Laupheimer, a graduate of Sloan School of Management at another MIT, Massachusetts Institute of Technology in Cambridge, across the Charles River from his Boston office, took over the fund portfolio in 1992. His investment record is good.

Recent struggle

In the past 10 years, MIT's investment performance has kept up with the Standard & Poor's 500 stock index. Few funds can say that. Management fees, subtracted from stock gains, make it difficult to beat the averages.

But starting in the fourth quarter of 1998, MIT has slipped 3 percent behind the S&P 500.

"Recently we have been struggling," says Laupheimer. "It has been a little discouraging."

Laupheimer, though, says he's "fairly confident" that by sticking to MIT's investment strategy, he will catch up with the 500 index.

That strategy is to invest in high quality, large blue-chip stocks - about 100 of them - and hang on to them for, on average, about two years. The fund seeks long-term price appreciation with 5 to 10 percent less risk than the S&P 500. This reduced risk comes from choosing some stocks that have a relatively low "beta" - or price volatility.

A correction catch-up?

With this conservative portfolio, MIT tends to dip somewhat less than the averages in a "normal market correction" of about 15 percent. At that time, MIT's portfolio should make up its performance lag, says Laupheimer.

In any case, Laupheimer's performance has been sufficient to grow the fund's assets from $1.3 billion, when he took over, to $13.7 billion today.

"It's not a gangbuster product" - a hot, risky fund, he says. "But we have created something which people want."

MIT shares are sold through brokers. It has a sales fee ranging from 4.75 percent on a minimum $1,000 investment to zero percent with $1 million. Its annual expense ratio, the cost of buying and selling stocks plus the management fee, is a relatively low 0.9 percent. To obtain a prospectus call 800-637-2929.

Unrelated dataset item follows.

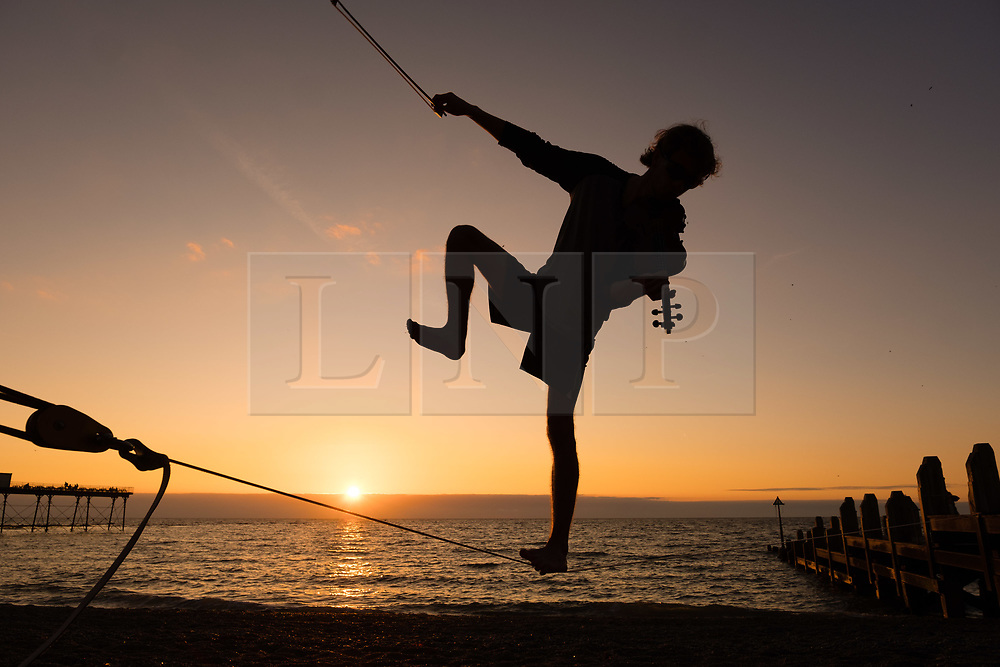 © Licensed to London News Pictures. 01/09/2017. Aberystwyth, Wales, UK. 21 year old postgraduate student ALEX FREEMAN, takes a break from his physics master's degree studies to play the violin and balance on slack-lines as the sun sets over Cardigan Bay on Aberystwyth, at the end of a bright and sunny first day of September .Photo credit: Keith Morris/LNP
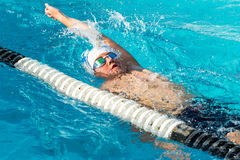 Teen backstroke swimmer in action. Close up action shot of teen boy swimming backstroke in swimming pool Royalty Free Stock Image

Laupheimer reckons that stocks in general have been "overvalued" for the past three years. So, though MIT is fully invested in stocks and intends to remain that way, he has shifted his portfolio a little from growth stocks to value stocks.

Laupheimer sees the S&P 500 stock index (and the popular "index" funds that track the S&P 500) as riskier than it used to be. A higher dose of technology stocks - 17.5 percent today, versus 8.3 percent four or five years ago - creates a higher level of volatility.

Investors should recognize that this index "has changed its character," he says. "It looks more like the Russell 1000 technology index."

So a growth-and-income fund such as MIT, according to the "portfolio theory" of economists, should get a somewhat lower return than the riskier S&P 500.

MIT has outperformed more than 96 percent of its growth-and-income peers in the past 10 years, according to Morningstar. The Chicago-based mutual-fund information service gives it a top rating of five stars.

Internet averse

The fund owns no Internet stocks. Laupheimer suspects that for every one of the new issues that succeed, the price of 10 such stocks will sink to zero.

Many hot stocks, he says, "will take a heck of a beating. MIT is not the place for them."

Nonetheless, Laupheimer regards the Internet as an important business development. "It represents a major change in information availability for society," he says. So he has bought the shares of some companies serving the Internet, such as Cisco or Lucent Technologies.

Asked for a couple of favorite stocks, Laupheimer picks United Technologies and Xerox.

United Technology, with its Pratt & Whitney engine, Otis elevator, and Carrier divisions, is doing well in its repair and service business. Revenues are growing 15 to 20 percent a year, and its price-earnings ratio is 21.5.

Xerox has a new manager and is growing more than 18 percent in revenue a year with a P/E ratio of a modest 15 to 16. The market perceives the stock as risky.

Laupheimer cautions that one of his more than 30 analysts could come in with bad news on one of those companies and he would dump the stock right away.

"I sell when I realize I have made a mistake." Citing a predecessor's investment advice, he says, "You are better off being stupid than stubborn."

As for knowing when the market will go up or down, he says, "I'm as good at market timing as anybody else - terrible."